> _Records_
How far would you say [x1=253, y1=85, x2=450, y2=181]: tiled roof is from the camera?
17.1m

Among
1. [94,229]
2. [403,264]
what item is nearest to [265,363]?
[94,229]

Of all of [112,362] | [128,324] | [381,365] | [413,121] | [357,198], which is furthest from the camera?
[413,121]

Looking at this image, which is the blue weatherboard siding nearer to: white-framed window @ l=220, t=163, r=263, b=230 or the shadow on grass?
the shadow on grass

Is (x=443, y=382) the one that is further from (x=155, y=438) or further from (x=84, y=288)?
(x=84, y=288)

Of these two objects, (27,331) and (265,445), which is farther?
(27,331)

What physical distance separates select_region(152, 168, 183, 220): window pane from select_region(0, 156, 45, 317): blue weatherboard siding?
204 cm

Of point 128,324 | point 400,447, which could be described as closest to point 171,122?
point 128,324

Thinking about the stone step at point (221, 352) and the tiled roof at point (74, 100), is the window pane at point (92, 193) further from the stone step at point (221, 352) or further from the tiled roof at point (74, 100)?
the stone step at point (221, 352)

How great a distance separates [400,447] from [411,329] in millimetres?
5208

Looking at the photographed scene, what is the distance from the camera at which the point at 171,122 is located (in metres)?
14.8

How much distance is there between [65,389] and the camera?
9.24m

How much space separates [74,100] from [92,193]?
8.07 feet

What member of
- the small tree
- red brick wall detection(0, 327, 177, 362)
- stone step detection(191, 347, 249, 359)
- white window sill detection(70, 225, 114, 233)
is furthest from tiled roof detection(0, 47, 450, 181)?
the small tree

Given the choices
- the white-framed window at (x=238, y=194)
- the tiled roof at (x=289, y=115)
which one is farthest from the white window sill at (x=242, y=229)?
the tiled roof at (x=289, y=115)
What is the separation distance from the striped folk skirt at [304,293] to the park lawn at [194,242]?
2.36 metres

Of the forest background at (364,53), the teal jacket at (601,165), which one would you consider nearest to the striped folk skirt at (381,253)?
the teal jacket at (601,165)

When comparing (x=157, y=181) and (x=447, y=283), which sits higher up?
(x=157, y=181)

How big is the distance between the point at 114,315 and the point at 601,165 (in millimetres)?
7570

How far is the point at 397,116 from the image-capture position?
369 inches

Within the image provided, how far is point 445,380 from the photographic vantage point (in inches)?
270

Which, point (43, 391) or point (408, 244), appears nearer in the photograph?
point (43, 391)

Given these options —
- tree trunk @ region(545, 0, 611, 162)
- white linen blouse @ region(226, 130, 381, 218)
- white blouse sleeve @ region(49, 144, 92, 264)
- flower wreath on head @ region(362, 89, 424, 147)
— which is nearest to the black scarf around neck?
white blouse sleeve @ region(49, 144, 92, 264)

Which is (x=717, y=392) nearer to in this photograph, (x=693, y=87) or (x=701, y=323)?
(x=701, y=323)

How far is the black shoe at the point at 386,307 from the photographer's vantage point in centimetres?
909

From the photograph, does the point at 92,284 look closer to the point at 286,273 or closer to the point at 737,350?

> _Task description_
Copy each record from above without leaving any out.

> _The solution_
How far would you say [x1=253, y1=85, x2=450, y2=181]: tiled roof is from the camera?
17.1m

Among
1. [94,229]
2. [403,264]
what item is nearest to [265,363]?
[94,229]

Of all of [112,362] | [128,324] | [381,365] | [413,121] | [357,198], which is furthest from the camera?
[413,121]

Looking at this image, which is the blue weatherboard siding nearer to: white-framed window @ l=220, t=163, r=263, b=230 or the shadow on grass?
the shadow on grass

Is (x=443, y=382) the one that is further from (x=155, y=438) or further from (x=84, y=288)?
(x=84, y=288)

Of these two objects, (27,331) and (265,445), which is farther?
(27,331)

What physical distance separates select_region(152, 168, 183, 220): window pane from select_region(0, 156, 45, 317): blue weatherboard siding?
204 cm

Of point 128,324 | point 400,447, which could be described as closest to point 171,122?
point 128,324

Thinking about the stone step at point (221, 352) and the tiled roof at point (74, 100), is the window pane at point (92, 193) further from the stone step at point (221, 352) or further from the tiled roof at point (74, 100)?
the stone step at point (221, 352)

How great a distance separates [400,447] from [411,329] in millimetres?
5208

Looking at the photographed scene, what is the distance from the camera at which the point at 171,122 is located (in metres)?
14.8

How much distance is there between [65,389] and the camera?
9.24m

How much space separates [74,100] from [92,193]?
8.07 feet

What member of
- the small tree
- red brick wall detection(0, 327, 177, 362)
- stone step detection(191, 347, 249, 359)
- white window sill detection(70, 225, 114, 233)
is furthest from tiled roof detection(0, 47, 450, 181)?
the small tree

Given the choices
- the white-framed window at (x=238, y=194)
- the tiled roof at (x=289, y=115)
which one is farthest from the white window sill at (x=242, y=229)?
the tiled roof at (x=289, y=115)
What is the separation distance from the striped folk skirt at [304,293] to the park lawn at [194,242]?
2.36 metres

Of the forest background at (364,53), the teal jacket at (601,165), which one would you consider nearest to the striped folk skirt at (381,253)?
the teal jacket at (601,165)

When comparing (x=157, y=181) and (x=447, y=283), which sits higher up?
(x=157, y=181)

How big is the distance between the point at 114,315 and the point at 601,165 (in millimetres)?
7570

How far is the point at 397,116 from the image-capture position?
369 inches

Within the image provided, how far is point 445,380 from the photographic vantage point (in inches)?
270

Which, point (43, 391) or point (408, 244), appears nearer in the photograph?
point (43, 391)

Given these options —
- tree trunk @ region(545, 0, 611, 162)
- white linen blouse @ region(226, 130, 381, 218)
- white blouse sleeve @ region(49, 144, 92, 264)
- flower wreath on head @ region(362, 89, 424, 147)
— which is nearest to the black scarf around neck?
white blouse sleeve @ region(49, 144, 92, 264)

Which is (x=717, y=392) nearer to in this photograph, (x=693, y=87) or (x=701, y=323)?
(x=701, y=323)

How far is the black shoe at the point at 386,307 from the photographer's vantage point in centimetres?
909

From the photograph, does the point at 92,284 look closer to the point at 286,273 or closer to the point at 737,350?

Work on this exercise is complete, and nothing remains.